Recorded data
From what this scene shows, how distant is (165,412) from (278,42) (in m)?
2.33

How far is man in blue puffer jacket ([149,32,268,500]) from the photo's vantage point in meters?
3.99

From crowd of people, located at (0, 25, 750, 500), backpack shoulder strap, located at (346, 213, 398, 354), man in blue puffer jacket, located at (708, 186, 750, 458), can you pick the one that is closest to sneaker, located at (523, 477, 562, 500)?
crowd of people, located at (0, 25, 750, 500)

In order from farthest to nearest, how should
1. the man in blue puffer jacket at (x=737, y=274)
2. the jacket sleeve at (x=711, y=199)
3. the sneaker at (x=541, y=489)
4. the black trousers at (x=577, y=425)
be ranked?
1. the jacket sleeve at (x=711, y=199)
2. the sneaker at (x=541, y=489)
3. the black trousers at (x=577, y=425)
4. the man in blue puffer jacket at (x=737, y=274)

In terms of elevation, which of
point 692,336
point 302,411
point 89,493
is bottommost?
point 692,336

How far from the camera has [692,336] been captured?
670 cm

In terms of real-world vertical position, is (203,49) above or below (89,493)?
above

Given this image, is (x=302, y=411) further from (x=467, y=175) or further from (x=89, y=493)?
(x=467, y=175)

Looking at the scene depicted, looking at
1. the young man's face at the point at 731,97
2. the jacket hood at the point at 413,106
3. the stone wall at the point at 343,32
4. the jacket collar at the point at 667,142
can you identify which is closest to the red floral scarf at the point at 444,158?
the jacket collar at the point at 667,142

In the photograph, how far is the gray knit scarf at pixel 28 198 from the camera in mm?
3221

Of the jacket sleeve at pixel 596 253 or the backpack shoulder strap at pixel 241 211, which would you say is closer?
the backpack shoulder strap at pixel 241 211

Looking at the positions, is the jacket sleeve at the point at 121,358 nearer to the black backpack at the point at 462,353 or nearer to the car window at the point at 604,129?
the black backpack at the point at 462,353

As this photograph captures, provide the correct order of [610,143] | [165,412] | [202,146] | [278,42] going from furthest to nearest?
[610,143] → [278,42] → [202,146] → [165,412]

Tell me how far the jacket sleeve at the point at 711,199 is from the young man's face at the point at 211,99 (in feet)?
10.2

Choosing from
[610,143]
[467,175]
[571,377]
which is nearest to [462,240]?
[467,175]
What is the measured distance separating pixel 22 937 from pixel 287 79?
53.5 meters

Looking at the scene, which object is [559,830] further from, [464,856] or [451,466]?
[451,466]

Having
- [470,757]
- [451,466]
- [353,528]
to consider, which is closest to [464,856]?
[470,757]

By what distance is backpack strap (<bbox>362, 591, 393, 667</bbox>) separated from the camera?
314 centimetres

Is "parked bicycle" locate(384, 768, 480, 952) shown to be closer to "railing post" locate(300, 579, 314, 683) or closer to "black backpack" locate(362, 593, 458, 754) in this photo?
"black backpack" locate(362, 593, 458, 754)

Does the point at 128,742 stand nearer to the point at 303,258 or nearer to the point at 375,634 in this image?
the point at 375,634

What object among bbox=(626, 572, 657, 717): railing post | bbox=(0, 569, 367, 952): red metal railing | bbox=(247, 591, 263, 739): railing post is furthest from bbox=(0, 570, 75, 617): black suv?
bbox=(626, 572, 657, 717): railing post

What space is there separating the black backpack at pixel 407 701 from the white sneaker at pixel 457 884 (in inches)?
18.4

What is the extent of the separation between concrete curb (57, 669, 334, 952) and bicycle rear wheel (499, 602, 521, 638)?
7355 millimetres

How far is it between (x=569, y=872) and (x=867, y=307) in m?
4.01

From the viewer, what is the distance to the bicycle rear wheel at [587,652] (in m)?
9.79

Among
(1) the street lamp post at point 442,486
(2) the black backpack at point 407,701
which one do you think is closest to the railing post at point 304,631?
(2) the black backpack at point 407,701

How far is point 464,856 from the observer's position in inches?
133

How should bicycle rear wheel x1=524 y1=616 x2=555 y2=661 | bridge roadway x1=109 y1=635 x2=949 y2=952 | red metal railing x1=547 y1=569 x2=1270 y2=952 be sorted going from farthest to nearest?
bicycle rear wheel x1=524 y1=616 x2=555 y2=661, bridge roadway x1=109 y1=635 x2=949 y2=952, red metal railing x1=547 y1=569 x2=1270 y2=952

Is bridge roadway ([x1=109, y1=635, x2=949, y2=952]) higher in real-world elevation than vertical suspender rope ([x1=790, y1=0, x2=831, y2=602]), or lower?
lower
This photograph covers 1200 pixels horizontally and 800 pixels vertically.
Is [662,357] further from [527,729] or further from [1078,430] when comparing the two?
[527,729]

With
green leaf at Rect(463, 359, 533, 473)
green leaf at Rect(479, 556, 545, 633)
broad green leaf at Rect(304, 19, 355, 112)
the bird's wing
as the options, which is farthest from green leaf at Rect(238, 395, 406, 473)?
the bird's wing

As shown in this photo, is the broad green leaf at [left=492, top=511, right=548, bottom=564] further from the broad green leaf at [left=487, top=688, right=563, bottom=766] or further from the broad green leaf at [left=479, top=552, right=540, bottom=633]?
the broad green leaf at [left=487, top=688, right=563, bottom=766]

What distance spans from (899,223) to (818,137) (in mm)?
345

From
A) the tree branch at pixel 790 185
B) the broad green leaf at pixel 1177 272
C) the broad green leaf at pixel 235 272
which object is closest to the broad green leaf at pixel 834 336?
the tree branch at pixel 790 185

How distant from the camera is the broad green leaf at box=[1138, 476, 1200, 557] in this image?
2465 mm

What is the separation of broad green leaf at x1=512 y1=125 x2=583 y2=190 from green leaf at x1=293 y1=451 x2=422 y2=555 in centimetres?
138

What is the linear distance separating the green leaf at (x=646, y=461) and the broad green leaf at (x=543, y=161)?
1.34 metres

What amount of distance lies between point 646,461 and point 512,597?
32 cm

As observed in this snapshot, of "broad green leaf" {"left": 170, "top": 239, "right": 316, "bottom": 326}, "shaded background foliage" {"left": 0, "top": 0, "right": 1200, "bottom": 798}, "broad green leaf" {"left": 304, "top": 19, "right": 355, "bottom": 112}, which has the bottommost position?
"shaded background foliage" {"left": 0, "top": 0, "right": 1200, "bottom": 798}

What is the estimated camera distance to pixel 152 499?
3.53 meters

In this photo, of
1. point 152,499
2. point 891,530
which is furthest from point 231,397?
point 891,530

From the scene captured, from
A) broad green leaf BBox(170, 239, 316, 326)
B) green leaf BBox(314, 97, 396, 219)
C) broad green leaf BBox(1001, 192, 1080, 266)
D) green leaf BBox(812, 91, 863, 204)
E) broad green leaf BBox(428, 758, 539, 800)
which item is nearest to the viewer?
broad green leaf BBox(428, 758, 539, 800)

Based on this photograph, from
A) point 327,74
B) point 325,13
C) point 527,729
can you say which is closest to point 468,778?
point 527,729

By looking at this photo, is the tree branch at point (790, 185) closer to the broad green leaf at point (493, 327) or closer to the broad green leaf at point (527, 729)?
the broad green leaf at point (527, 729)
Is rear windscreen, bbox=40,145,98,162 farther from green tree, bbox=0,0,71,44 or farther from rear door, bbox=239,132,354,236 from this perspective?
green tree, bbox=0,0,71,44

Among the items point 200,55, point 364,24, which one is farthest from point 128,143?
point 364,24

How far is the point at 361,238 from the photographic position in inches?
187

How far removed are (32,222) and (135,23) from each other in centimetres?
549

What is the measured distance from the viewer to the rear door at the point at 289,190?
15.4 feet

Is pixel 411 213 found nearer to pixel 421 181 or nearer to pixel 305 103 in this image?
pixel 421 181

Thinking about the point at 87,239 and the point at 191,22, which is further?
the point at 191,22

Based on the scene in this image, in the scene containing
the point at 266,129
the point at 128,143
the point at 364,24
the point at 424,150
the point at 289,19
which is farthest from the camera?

» Given request
Put the lines of the listing into a Markdown table with the columns Row and Line, leaving out blank lines. Begin at the line that contains "Is rear windscreen, bbox=40,145,98,162" and continue through the end of the listing.

» Answer for the task
| Row | Line |
|---|---|
| 1 | Is rear windscreen, bbox=40,145,98,162 farther from green tree, bbox=0,0,71,44 or farther from rear door, bbox=239,132,354,236 from this perspective? |
| 2 | green tree, bbox=0,0,71,44 |
| 3 | Among the items point 200,55, point 364,24, which one is farthest from point 128,143? |
| 4 | point 364,24 |
| 5 | How far is the point at 361,238 from the photographic position in inches? |
| 6 | 187 |
| 7 | How far removed are (32,222) and (135,23) from each other in centimetres? |
| 8 | 549 |
| 9 | What is the measured distance from the viewer to the rear door at the point at 289,190? |
| 10 | 15.4 feet |
| 11 | Is pixel 411 213 found nearer to pixel 421 181 or nearer to pixel 305 103 in this image? |
| 12 | pixel 421 181 |
| 13 | Thinking about the point at 87,239 and the point at 191,22, which is further? |
| 14 | the point at 191,22 |
| 15 | Based on the scene in this image, in the scene containing |
| 16 | the point at 266,129 |
| 17 | the point at 128,143 |
| 18 | the point at 364,24 |
| 19 | the point at 424,150 |
| 20 | the point at 289,19 |
| 21 | which is farthest from the camera? |